#### The task:
No line of the records may be dropped; print them all again exactly.

#### Information shown:
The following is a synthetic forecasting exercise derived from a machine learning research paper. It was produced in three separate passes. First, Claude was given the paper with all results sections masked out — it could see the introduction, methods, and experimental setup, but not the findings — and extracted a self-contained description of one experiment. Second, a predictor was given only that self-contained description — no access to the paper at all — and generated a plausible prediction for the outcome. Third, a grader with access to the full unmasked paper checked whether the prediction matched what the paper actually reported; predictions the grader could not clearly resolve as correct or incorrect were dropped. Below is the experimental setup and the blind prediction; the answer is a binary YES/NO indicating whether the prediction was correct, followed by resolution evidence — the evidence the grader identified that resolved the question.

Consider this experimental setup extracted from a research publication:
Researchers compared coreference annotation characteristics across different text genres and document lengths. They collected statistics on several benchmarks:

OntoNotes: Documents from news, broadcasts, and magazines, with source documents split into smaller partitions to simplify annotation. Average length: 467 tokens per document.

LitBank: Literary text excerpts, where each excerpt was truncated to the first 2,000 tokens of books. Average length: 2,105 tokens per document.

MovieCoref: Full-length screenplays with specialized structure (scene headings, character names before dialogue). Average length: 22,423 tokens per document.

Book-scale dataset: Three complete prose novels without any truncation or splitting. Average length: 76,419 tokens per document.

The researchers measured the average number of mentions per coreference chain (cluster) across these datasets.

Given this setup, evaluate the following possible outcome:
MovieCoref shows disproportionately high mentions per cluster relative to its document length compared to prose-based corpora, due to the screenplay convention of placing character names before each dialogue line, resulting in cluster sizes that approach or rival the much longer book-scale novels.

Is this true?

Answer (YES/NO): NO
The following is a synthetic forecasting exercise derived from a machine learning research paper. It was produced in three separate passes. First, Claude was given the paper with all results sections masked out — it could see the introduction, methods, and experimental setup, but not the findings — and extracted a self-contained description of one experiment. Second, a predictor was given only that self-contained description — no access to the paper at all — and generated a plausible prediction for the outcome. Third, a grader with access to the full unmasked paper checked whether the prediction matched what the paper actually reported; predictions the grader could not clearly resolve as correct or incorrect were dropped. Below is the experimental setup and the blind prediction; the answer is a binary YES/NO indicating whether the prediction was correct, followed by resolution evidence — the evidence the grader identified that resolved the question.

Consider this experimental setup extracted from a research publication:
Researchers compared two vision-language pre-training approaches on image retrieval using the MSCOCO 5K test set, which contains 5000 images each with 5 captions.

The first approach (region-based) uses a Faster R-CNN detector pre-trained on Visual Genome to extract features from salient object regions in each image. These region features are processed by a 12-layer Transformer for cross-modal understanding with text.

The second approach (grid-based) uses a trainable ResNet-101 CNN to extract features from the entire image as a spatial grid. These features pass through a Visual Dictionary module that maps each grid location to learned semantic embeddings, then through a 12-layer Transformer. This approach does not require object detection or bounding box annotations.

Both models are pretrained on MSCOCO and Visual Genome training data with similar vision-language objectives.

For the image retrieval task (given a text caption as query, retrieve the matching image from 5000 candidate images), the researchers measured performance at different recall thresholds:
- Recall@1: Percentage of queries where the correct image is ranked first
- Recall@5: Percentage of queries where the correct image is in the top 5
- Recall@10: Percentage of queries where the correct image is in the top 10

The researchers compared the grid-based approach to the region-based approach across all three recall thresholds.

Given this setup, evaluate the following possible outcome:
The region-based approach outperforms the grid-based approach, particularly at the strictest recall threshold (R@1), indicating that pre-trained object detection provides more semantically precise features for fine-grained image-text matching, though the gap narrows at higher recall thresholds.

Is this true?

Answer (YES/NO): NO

#### Solution to this exercise:
The following is a synthetic forecasting exercise derived from a machine learning research paper. It was produced in three separate passes. First, Claude was given the paper with all results sections masked out — it could see the introduction, methods, and experimental setup, but not the findings — and extracted a self-contained description of one experiment. Second, a predictor was given only that self-contained description — no access to the paper at all — and generated a plausible prediction for the outcome. Third, a grader with access to the full unmasked paper checked whether the prediction matched what the paper actually reported; predictions the grader could not clearly resolve as correct or incorrect were dropped. Below is the experimental setup and the blind prediction; the answer is a binary YES/NO indicating whether the prediction was correct, followed by resolution evidence — the evidence the grader identified that resolved the question.

Consider this experimental setup extracted from a research publication:
Researchers compared coreference annotation characteristics across different text genres and document lengths. They collected statistics on several benchmarks:

OntoNotes: Documents from news, broadcasts, and magazines, with source documents split into smaller partitions to simplify annotation. Average length: 467 tokens per document.

LitBank: Literary text excerpts, where each excerpt was truncated to the first 2,000 tokens of books. Average length: 2,105 tokens per document.

MovieCoref: Full-length screenplays with specialized structure (scene headings, character names before dialogue). Average length: 22,423 tokens per document.

Book-scale dataset: Three complete prose novels without any truncation or splitting. Average length: 76,419 tokens per document.

The researchers measured the average number of mentions per coreference chain (cluster) across these datasets.

Given this setup, evaluate the following possible outcome:
MovieCoref shows disproportionately high mentions per cluster relative to its document length compared to prose-based corpora, due to the screenplay convention of placing character names before each dialogue line, resulting in cluster sizes that approach or rival the much longer book-scale novels.

Is this true?

Answer (YES/NO): NO
The following is a synthetic forecasting exercise derived from a machine learning research paper. It was produced in three separate passes. First, Claude was given the paper with all results sections masked out — it could see the introduction, methods, and experimental setup, but not the findings — and extracted a self-contained description of one experiment. Second, a predictor was given only that self-contained description — no access to the paper at all — and generated a plausible prediction for the outcome. Third, a grader with access to the full unmasked paper checked whether the prediction matched what the paper actually reported; predictions the grader could not clearly resolve as correct or incorrect were dropped. Below is the experimental setup and the blind prediction; the answer is a binary YES/NO indicating whether the prediction was correct, followed by resolution evidence — the evidence the grader identified that resolved the question.

Consider this experimental setup extracted from a research publication:
Researchers compared two vision-language pre-training approaches on image retrieval using the MSCOCO 5K test set, which contains 5000 images each with 5 captions.

The first approach (region-based) uses a Faster R-CNN detector pre-trained on Visual Genome to extract features from salient object regions in each image. These region features are processed by a 12-layer Transformer for cross-modal understanding with text.

The second approach (grid-based) uses a trainable ResNet-101 CNN to extract features from the entire image as a spatial grid. These features pass through a Visual Dictionary module that maps each grid location to learned semantic embeddings, then through a 12-layer Transformer. This approach does not require object detection or bounding box annotations.

Both models are pretrained on MSCOCO and Visual Genome training data with similar vision-language objectives.

For the image retrieval task (given a text caption as query, retrieve the matching image from 5000 candidate images), the researchers measured performance at different recall thresholds:
- Recall@1: Percentage of queries where the correct image is ranked first
- Recall@5: Percentage of queries where the correct image is in the top 5
- Recall@10: Percentage of queries where the correct image is in the top 10

The researchers compared the grid-based approach to the region-based approach across all three recall thresholds.

Given this setup, evaluate the following possible outcome:
The region-based approach outperforms the grid-based approach, particularly at the strictest recall threshold (R@1), indicating that pre-trained object detection provides more semantically precise features for fine-grained image-text matching, though the gap narrows at higher recall thresholds.

Is this true?

Answer (YES/NO): NO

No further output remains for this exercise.